Proposal to refactor 'explicit' broadcasting
Closed this issue · 1 comments
Right now, broadcasting seems to be handled explicitly in each operation. That means that you also need to handle it in the backwards pass (by summing across broadcasted dims). I think it might be a good option to create a 'broadcast_to' operation that will handle both the forward and the backward pass of the tensors. Something like:
def broadcast_to(x, shape):
res = ....
def grad(...):
g = sum_accordingly(grad_out)
...
def broadcast_tensors(x, y):
shape = find_common_shape(x, y)
return broadcast_to(x, shape), broadcast_to(y, shape)
def add(x, y):
x, y = broadcast_tensors(x, y) # now x and y backward functions are the one from broadcast_to
res = impl(x, y) # res bw function is the 'add' bw function
def grad(...):
# only handle grad for the actual add function, grad_out will already be summed or whatever here
...
This would make broadcasting more general, and extendible to any binary or ternary op (for example, matmuls do not handle broadcasting right now, and implementing it manually is a pain haha). The code is only an example but I think it makes more sense than manually handling broadcasting on every op (the actual implementation will probably look different, this is just a rough 'draft').

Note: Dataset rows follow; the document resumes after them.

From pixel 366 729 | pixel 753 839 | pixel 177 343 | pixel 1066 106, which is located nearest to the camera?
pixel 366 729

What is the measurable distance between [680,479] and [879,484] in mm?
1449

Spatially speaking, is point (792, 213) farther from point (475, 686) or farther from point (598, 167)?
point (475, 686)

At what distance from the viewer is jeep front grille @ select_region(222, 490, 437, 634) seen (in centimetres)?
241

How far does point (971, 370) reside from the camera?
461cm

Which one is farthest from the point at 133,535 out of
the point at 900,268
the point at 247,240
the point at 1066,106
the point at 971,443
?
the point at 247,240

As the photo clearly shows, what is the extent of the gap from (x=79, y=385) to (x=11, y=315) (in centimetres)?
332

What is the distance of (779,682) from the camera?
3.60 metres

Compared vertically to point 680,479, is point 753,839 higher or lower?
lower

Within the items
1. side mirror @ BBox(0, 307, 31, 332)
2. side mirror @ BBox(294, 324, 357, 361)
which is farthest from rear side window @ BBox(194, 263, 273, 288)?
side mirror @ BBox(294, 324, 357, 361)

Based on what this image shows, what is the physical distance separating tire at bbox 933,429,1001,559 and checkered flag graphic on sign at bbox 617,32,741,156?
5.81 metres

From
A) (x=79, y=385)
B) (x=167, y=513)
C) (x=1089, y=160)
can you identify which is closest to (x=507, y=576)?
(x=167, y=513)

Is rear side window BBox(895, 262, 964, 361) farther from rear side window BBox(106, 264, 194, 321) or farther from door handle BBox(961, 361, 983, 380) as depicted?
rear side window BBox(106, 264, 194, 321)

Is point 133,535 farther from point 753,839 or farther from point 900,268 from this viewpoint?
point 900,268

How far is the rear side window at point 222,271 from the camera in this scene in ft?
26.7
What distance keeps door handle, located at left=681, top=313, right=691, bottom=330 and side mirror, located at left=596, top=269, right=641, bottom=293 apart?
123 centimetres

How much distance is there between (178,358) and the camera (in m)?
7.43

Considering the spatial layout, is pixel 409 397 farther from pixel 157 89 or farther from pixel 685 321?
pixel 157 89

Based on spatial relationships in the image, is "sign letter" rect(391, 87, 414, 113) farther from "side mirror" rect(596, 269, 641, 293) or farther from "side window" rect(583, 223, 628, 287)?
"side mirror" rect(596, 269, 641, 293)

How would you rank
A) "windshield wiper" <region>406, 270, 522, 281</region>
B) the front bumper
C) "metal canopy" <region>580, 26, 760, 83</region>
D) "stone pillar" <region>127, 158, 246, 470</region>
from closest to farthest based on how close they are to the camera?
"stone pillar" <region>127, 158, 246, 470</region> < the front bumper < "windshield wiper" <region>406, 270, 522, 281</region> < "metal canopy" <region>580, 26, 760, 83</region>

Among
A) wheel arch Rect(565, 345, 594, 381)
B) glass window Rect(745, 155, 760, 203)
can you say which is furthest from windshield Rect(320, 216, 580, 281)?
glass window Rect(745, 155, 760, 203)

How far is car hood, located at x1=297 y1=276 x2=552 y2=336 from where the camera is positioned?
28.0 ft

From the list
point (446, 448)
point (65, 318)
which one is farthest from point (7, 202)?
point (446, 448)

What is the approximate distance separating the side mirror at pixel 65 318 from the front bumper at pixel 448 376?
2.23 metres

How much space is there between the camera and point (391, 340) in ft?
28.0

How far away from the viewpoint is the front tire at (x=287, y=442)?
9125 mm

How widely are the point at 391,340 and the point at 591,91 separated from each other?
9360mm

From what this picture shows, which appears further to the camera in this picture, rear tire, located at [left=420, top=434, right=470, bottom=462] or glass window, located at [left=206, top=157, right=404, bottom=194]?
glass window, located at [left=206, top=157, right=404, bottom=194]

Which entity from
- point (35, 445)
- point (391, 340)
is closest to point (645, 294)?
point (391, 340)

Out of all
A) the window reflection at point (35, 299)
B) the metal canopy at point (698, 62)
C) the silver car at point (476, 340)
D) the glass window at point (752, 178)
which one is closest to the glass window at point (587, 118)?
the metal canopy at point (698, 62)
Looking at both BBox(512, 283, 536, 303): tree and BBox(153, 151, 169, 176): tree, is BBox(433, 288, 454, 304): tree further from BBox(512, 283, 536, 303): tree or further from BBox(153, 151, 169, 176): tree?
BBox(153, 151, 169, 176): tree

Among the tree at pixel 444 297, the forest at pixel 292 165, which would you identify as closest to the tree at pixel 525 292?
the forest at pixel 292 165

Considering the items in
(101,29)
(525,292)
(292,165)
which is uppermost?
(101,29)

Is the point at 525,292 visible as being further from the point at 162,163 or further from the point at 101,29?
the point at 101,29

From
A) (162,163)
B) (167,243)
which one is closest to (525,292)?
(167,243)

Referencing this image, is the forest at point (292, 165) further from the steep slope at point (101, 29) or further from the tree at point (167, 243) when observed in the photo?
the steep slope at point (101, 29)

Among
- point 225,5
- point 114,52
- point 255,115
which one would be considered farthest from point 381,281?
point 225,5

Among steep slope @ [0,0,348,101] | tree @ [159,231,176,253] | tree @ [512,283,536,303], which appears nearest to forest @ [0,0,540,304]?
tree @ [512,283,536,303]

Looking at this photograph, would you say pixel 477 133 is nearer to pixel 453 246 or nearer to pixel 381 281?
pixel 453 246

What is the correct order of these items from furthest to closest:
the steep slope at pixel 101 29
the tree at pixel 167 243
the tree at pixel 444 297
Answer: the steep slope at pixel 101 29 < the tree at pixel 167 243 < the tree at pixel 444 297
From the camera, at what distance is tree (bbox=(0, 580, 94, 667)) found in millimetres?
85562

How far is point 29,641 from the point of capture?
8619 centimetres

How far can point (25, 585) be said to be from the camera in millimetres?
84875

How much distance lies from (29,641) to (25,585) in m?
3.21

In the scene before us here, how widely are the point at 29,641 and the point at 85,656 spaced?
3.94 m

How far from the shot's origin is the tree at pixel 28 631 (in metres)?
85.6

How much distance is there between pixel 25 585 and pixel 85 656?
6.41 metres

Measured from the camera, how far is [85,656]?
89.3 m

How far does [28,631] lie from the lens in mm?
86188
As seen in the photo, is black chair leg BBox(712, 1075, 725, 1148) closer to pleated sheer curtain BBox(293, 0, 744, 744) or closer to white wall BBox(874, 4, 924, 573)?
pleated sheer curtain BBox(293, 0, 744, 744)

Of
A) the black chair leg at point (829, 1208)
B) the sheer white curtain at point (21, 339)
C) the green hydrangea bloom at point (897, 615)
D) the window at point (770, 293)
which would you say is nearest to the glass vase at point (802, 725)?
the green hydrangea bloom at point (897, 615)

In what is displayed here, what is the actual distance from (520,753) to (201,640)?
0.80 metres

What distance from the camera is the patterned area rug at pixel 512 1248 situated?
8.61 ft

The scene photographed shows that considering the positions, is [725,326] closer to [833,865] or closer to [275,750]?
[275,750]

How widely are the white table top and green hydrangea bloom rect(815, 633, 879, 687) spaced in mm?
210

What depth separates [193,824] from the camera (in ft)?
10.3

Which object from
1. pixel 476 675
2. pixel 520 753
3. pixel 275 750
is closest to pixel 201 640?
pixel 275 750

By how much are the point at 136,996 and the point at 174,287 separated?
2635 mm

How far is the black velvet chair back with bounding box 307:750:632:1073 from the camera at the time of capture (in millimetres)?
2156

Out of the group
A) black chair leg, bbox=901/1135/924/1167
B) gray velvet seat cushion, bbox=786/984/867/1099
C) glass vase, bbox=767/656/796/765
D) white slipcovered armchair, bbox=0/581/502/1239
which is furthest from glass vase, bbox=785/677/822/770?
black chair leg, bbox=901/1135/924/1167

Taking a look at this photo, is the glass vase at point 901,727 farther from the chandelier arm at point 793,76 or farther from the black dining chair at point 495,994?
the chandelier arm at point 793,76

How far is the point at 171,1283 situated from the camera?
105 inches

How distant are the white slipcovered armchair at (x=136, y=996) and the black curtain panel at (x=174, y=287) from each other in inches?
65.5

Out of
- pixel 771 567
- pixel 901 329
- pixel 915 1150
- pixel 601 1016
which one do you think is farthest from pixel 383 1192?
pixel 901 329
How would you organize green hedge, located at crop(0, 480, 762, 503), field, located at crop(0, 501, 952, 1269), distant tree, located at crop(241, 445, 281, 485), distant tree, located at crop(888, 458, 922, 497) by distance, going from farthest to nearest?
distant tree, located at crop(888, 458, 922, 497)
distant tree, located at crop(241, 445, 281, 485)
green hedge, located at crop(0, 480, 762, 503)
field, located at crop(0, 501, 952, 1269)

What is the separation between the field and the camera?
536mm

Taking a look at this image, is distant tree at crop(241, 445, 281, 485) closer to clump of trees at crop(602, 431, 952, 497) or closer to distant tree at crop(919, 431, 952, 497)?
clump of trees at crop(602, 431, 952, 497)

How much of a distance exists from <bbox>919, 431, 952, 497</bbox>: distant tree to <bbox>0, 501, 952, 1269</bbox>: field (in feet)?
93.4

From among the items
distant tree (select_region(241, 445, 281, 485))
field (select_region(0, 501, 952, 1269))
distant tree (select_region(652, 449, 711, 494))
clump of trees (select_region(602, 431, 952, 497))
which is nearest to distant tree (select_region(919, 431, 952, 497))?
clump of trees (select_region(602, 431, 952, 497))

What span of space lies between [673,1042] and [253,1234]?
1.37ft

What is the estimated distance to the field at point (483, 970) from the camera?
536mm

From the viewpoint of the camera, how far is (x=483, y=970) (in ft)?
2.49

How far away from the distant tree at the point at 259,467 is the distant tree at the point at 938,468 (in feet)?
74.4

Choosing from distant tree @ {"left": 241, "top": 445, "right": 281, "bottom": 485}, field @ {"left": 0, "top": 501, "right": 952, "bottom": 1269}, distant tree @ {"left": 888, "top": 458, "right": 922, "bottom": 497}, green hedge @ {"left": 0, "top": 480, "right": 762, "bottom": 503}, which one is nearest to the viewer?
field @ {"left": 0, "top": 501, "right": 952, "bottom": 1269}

There is the small overhead of having one more operation in the compute graph, but the runtime is pretty much the same. I can get something working quickly if it seems fine to you.
good point! @davidgonmar that's a very good idea. sure i would be more than happy if you want to implement this feature in smolgrad. Although, before you send a PR, attach some tests too for this feature by comparing it with pytorch, so that i can reproduce it locally as well.